We see a strong but incidental presence of the virus everywhere we look, as if we were asking the same people to flip a coin rather than take a PCR test. In deaths it’s showing up more at home than hospitals primarily because more people die outside hospitals than inside hospitals. The virus is just along for the ride. If we read into François Legault’s strangely reckless tweet quoted above, he knows this is happening.
Quebec hospitals are no longer in a Covid disease crisis, they are in a SARS-CoV-2 testing crisis. They are weighed down by procedures imposed in a time when the virus was, for whatever reason, associated with many more hospital deaths.

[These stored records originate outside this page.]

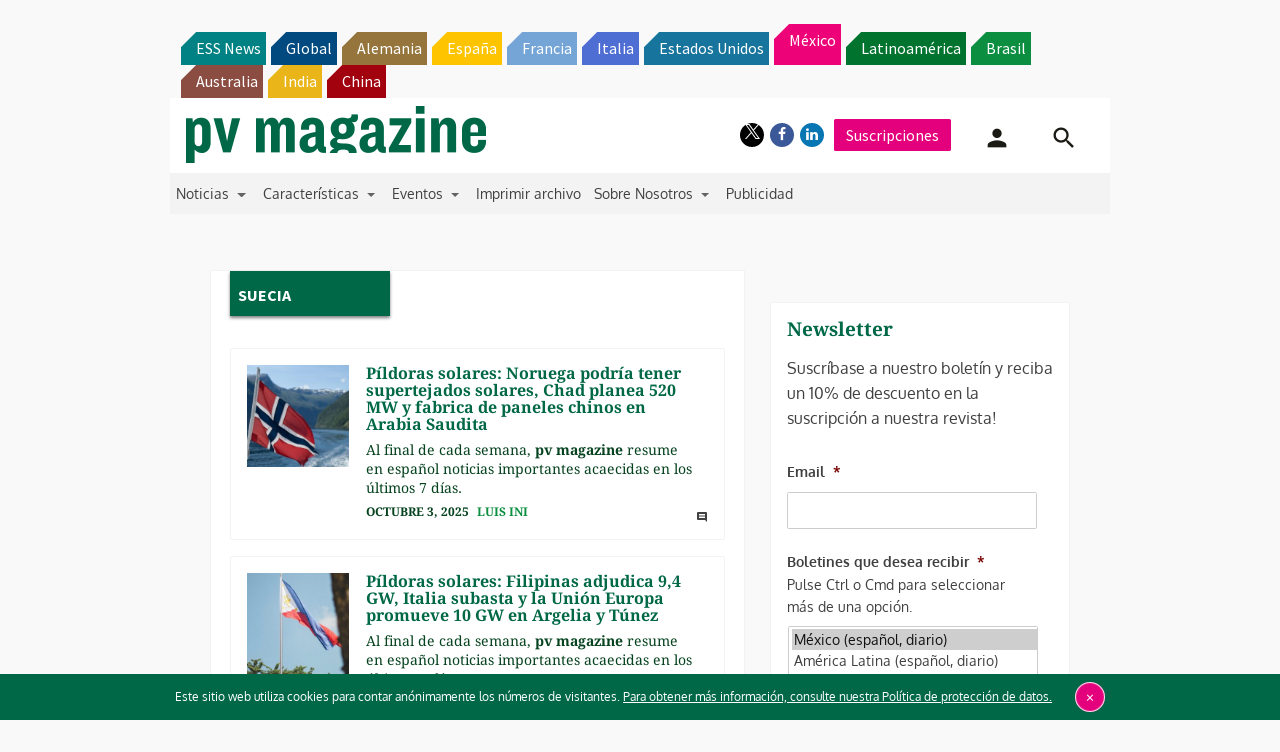

--- FILE ---
content_type: text/html; charset=utf-8
request_url: https://www.google.com/recaptcha/api2/aframe
body_size: 268
content:
<!DOCTYPE HTML><html><head><meta http-equiv="content-type" content="text/html; charset=UTF-8"></head><body><script nonce="Z86Hl9mubx1eXLzAiZToXQ">/** Anti-fraud and anti-abuse applications only. See google.com/recaptcha */ try{var clients={'sodar':'https://pagead2.googlesyndication.com/pagead/sodar?'};window.addEventListener("message",function(a){try{if(a.source===window.parent){var b=JSON.parse(a.data);var c=clients[b['id']];if(c){var d=document.createElement('img');d.src=c+b['params']+'&rc='+(localStorage.getItem("rc::a")?sessionStorage.getItem("rc::b"):"");window.document.body.appendChild(d);sessionStorage.setItem("rc::e",parseInt(sessionStorage.getItem("rc::e")||0)+1);localStorage.setItem("rc::h",'1768610952724');}}}catch(b){}});window.parent.postMessage("_grecaptcha_ready", "*");}catch(b){}</script></body></html>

Now that the virus is spreading much further while doing much less individual harm, the costs of containment regulations in hospitals have multiplied while the benefits have been reduced to little or nothing. In the government’s desperation these rules have been whittled away over the past weeks, allowing “infected” health care workers to work. But the corrections have been too little and too late to stave off the chaos and terror caused by a variant that is—following the government’s own data—remarkably less dangerous.
One of the terrifying quirks of the old SARS-CoV-2 was that it could cause the immune system to critically damage the body with an overactive, and late, immune response. The new, mostly harmless to humans SARS-CoV-2 seems to have pulled a similar trick—on Quebec’s hospital system.